New Zealand introduced clean car laws in 2022, with emissions caps commencing for passenger and light commercial vehicles in 2023 and progressively tightening each year until 2027. Within five years, a passenger car imported to NZ will see its allowable per-kilometre carbon emissions more than halved.
It also provides rebates for new vehicles with emissions below the threshold, and a fee for those with excessive carbon output. Motor traders are also required to label fuel efficiency.
Europe currently imposes a 50g cap on its vehicles until the end of 2025.
Last week, the US Environmental Protection Agency proposed a progressive tightening of current carbon emission caps on light and medium-duty vehicles that would see passenger car output capped at 82g/imperial mile (roughly 51g/km) by 2032.
While Australia has no compulsory standard, the Federal Chamber of Automotive Industries introduced a voluntary measure in 2020 with a targeted for cars to fall below a 100g/km threshold carbon by the end of the decade. Last year, the average carbon output was 131g/km.
But the FCAI welcomed the government’s decision not to pull policies from other nations into its framework, saying in a statement the consultation paper “highlight[s] the complexity of the issue and demonstrates the Government has done its homework to ensure any future emissions standard is not a simplistic copy of an overseas standard but instead suited to Australia”.
Terrill suggests the primary question for the government in undertaking its final consultation is how competitive its targets should be, relative to other markets.
“The only decision really for the government, or the key decision, is: what level of ambition they want to take on?” Terrill says. “They haven’t really given any indication, one way or the other. It’s [now] a subject of further consultation.
“Hopefully, we’ll get those targets by the end of the year.”
Carbon reduction isn’t just about EV
Broadly, experts have welcomed the Albanese government’s policy but noted the absence of charging infrastructure as the most pressing issue to resolve to ensure successful implementation.
There’s also some concern around feet-dragging – the absence of an immediate cap – when other, similar economies are well underway with successful policies. A failure to impose standards quickly runs the risk of more inefficient vehicles behind sold in Australia, which was one of the largest markets globally for new vehicle sales emerging from the pandemic.
But beyond its stated aim of reducing road transport emissions and expanding EV uptake, the government’s plan also identifies the need to improve charging infrastructure, particularly in regional areas. It also seeks to implement a circular economy where batteries are recycled or repurposed.
Other observers have noted that the policy’s intent to drive more car sales neglects considerations of smarter transport use.
Helen Rowe, a policy expert who heads up the Monash Climateworks Centre’s transport program, would like to see the government’s next step to be a broader consideration of transport.
“EVs are a huge lynchpin of reducing transport emissions in Australia,” Rowe says. “Something we’re looking at for the next year is thinking about what’s going to happen in the rest of the transport sector: what are the complimentary things we can do to help?

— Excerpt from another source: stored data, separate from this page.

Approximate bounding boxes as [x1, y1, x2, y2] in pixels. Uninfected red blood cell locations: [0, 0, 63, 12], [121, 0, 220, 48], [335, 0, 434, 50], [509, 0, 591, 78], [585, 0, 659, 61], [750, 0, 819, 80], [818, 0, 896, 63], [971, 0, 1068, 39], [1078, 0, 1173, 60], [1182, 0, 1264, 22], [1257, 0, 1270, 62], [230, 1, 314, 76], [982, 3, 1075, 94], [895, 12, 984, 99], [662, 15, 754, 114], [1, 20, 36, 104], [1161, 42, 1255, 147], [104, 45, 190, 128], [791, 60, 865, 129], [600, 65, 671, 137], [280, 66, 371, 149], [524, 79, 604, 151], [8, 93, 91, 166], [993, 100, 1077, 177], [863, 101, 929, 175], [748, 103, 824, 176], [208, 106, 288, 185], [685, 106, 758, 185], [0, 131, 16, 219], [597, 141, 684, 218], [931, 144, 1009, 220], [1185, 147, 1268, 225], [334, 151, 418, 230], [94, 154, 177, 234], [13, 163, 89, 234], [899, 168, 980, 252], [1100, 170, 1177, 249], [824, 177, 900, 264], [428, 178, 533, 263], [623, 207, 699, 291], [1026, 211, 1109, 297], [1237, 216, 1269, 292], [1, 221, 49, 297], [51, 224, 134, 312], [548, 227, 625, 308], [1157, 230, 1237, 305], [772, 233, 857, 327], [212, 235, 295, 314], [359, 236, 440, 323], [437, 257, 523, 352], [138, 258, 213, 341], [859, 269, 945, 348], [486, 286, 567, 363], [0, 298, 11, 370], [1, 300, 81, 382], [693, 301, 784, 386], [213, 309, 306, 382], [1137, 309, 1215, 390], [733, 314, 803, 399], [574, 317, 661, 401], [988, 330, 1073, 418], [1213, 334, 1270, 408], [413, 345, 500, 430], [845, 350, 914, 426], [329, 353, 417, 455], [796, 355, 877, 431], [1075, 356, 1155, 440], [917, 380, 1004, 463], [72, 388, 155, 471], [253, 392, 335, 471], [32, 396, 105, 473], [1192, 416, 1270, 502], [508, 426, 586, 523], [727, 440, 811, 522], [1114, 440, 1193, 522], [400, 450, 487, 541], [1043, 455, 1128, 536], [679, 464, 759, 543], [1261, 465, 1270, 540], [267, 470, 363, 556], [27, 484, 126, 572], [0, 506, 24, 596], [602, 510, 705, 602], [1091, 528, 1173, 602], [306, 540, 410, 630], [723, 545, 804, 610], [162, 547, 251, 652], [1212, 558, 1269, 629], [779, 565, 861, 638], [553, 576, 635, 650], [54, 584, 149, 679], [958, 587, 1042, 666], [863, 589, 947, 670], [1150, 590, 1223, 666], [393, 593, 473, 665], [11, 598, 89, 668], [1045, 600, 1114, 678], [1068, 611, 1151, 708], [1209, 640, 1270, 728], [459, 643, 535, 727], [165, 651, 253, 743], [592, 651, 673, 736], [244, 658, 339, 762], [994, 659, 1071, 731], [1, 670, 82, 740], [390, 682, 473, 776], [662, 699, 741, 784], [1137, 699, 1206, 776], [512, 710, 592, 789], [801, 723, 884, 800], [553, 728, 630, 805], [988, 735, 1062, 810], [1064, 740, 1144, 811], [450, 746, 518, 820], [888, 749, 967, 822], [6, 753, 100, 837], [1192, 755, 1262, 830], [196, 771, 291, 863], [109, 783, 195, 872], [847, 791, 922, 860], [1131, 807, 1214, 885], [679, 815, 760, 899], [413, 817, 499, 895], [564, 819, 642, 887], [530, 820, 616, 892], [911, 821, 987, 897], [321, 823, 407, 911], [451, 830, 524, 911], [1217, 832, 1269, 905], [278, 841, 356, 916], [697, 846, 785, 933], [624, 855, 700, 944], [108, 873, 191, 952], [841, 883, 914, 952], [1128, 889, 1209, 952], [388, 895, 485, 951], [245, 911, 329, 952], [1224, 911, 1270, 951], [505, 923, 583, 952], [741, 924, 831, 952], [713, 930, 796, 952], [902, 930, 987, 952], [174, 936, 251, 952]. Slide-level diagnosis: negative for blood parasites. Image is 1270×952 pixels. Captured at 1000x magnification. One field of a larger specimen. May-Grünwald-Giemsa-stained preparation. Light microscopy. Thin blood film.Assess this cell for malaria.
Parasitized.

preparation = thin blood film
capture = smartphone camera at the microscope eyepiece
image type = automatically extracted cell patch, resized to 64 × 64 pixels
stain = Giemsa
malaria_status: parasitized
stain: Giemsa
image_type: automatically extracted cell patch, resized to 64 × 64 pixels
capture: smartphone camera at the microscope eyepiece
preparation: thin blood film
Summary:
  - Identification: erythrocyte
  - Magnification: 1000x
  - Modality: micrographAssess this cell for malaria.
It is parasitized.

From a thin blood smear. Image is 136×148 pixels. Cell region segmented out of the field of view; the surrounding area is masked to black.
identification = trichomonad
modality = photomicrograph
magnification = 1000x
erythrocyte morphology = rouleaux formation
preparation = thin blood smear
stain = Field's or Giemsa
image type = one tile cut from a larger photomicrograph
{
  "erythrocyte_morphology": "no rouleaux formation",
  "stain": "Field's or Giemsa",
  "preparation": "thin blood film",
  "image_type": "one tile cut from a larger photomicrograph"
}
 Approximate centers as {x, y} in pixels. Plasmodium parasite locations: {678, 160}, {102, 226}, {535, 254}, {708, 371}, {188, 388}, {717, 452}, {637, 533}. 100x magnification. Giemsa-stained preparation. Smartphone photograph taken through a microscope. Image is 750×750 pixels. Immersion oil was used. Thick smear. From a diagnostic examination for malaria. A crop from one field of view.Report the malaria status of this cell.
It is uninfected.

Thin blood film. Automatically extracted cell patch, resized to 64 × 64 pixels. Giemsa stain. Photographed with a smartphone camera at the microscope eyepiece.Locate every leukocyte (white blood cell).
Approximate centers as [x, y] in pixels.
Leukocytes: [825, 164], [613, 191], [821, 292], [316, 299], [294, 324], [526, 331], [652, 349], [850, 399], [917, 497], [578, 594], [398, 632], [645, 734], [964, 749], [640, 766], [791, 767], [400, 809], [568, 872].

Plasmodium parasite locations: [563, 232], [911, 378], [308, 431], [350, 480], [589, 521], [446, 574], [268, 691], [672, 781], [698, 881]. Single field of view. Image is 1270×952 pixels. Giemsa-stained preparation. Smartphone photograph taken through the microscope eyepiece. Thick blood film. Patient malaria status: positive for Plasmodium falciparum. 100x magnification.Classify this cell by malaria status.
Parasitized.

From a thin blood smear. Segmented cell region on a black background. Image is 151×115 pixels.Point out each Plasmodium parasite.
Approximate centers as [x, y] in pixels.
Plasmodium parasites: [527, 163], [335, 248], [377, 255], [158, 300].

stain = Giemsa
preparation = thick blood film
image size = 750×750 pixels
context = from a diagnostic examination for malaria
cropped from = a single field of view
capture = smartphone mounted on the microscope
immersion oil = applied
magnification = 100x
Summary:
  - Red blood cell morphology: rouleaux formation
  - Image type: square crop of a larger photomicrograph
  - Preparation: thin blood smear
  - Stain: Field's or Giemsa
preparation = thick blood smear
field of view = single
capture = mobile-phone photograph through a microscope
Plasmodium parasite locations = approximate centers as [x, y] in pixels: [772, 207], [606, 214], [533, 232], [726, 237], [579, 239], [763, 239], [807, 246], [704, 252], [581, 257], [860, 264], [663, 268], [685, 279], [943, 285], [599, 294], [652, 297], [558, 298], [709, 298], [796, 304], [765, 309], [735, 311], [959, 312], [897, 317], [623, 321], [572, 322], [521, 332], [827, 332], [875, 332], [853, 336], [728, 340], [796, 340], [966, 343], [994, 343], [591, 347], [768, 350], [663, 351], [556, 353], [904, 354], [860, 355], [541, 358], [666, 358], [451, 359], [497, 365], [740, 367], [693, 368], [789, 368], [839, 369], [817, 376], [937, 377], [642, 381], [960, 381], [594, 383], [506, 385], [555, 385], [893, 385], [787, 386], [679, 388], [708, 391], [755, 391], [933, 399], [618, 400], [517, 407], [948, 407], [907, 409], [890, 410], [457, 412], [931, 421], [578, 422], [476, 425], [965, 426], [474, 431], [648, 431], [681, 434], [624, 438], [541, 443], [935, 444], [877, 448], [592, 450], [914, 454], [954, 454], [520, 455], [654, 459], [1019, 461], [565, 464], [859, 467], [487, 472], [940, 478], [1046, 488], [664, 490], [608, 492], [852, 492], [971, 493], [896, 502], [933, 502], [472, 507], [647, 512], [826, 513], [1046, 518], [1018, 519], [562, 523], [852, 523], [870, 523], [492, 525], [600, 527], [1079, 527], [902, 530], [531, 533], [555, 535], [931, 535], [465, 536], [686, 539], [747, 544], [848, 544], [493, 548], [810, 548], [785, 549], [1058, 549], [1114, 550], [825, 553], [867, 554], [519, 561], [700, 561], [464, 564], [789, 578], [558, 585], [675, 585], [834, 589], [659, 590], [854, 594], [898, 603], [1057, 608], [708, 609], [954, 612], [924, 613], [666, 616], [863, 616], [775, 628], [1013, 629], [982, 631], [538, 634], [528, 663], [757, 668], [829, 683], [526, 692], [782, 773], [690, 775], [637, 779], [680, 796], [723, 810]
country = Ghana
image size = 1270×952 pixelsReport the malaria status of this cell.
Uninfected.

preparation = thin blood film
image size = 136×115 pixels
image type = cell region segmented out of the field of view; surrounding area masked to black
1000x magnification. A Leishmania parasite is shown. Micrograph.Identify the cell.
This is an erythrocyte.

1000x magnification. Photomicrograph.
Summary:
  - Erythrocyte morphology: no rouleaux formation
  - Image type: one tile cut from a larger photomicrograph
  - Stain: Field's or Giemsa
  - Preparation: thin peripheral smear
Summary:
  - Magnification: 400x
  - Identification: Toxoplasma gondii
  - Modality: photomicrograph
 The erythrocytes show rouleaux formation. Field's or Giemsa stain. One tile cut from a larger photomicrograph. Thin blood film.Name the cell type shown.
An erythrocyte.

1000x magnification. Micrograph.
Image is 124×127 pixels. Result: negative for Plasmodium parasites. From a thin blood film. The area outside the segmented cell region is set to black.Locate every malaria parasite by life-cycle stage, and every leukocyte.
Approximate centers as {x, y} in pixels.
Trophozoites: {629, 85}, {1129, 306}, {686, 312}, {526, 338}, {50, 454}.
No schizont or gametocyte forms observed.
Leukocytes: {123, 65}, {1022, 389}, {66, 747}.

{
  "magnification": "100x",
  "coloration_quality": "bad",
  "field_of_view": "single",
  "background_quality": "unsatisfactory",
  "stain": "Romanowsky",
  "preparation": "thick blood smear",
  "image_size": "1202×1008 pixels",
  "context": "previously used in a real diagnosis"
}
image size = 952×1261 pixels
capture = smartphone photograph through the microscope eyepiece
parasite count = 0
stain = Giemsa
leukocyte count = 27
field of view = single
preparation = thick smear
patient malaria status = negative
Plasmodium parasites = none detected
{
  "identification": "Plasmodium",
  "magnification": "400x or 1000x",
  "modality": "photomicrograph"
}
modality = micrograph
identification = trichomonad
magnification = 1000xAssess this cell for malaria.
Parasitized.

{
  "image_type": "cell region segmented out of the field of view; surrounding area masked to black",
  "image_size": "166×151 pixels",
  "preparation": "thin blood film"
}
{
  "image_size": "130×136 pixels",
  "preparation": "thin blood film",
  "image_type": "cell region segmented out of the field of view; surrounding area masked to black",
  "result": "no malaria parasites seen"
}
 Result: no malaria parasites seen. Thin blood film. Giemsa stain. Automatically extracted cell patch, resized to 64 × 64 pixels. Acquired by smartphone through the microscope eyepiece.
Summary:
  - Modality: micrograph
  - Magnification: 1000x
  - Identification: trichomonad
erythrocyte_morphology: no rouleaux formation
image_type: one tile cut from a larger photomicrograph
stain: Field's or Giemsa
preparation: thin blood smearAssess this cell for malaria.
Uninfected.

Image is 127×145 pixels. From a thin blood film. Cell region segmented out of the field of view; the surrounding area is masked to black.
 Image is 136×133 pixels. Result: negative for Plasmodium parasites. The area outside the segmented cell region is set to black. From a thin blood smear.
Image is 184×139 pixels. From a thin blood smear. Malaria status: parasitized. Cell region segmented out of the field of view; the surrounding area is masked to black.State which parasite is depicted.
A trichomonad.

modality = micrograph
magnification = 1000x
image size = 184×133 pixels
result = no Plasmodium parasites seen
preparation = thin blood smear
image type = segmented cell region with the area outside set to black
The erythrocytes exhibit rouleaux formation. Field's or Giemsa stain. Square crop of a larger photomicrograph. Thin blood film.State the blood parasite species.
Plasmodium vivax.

“So the weight is not just on EVs, they could be on freight, but also thinking about in urban areas, [where] we have a lot of congestion, things like shared mobility, mode shift, public transport –they’re all going to play a role.”
Rowe says the next piece of work will be to draw all these considerations together to determine what transport decarbonisation looks like – “so that we reach our climate goals in time”.